## Action item
For the data below, count the lines that have the string "home" and state that number by itself.
*** Opening of Dataset excerpts ***
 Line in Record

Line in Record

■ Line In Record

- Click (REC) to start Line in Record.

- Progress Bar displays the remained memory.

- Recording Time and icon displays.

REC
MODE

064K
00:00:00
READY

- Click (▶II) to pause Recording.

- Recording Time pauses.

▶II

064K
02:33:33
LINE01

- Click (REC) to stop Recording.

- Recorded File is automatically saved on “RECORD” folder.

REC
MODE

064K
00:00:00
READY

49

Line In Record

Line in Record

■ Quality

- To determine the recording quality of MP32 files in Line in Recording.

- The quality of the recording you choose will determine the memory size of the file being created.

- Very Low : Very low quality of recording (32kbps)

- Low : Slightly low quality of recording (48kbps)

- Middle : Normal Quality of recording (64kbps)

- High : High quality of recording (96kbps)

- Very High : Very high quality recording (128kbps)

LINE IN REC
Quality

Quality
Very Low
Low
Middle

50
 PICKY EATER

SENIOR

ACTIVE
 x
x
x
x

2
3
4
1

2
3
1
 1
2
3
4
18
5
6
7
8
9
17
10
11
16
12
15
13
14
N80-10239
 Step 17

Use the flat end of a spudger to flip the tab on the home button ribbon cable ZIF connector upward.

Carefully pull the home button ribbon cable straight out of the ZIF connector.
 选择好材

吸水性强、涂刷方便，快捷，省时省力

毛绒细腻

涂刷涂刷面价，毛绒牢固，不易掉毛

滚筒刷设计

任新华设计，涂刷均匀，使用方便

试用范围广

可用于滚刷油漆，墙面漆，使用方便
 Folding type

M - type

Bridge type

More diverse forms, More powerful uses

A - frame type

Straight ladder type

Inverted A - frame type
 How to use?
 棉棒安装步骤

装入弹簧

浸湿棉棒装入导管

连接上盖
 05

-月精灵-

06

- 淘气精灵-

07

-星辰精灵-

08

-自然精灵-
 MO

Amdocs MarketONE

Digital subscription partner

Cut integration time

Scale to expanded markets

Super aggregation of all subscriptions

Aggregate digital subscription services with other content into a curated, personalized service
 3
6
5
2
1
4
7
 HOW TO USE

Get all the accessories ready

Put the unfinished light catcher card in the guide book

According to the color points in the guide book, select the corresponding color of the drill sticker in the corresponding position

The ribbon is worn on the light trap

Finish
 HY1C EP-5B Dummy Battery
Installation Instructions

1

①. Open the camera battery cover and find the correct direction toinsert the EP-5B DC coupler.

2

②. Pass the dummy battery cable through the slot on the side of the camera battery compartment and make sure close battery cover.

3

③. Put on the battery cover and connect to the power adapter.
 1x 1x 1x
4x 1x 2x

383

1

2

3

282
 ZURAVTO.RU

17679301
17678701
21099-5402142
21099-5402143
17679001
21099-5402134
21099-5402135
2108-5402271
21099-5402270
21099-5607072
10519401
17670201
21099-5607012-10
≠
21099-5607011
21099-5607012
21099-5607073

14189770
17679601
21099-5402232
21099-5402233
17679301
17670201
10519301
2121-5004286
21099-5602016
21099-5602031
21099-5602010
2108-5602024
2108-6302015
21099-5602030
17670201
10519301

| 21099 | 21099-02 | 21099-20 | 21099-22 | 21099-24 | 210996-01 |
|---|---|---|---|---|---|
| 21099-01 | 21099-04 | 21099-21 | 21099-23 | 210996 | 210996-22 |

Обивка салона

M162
*** Close of Dataset excerpts ***
## Reply
2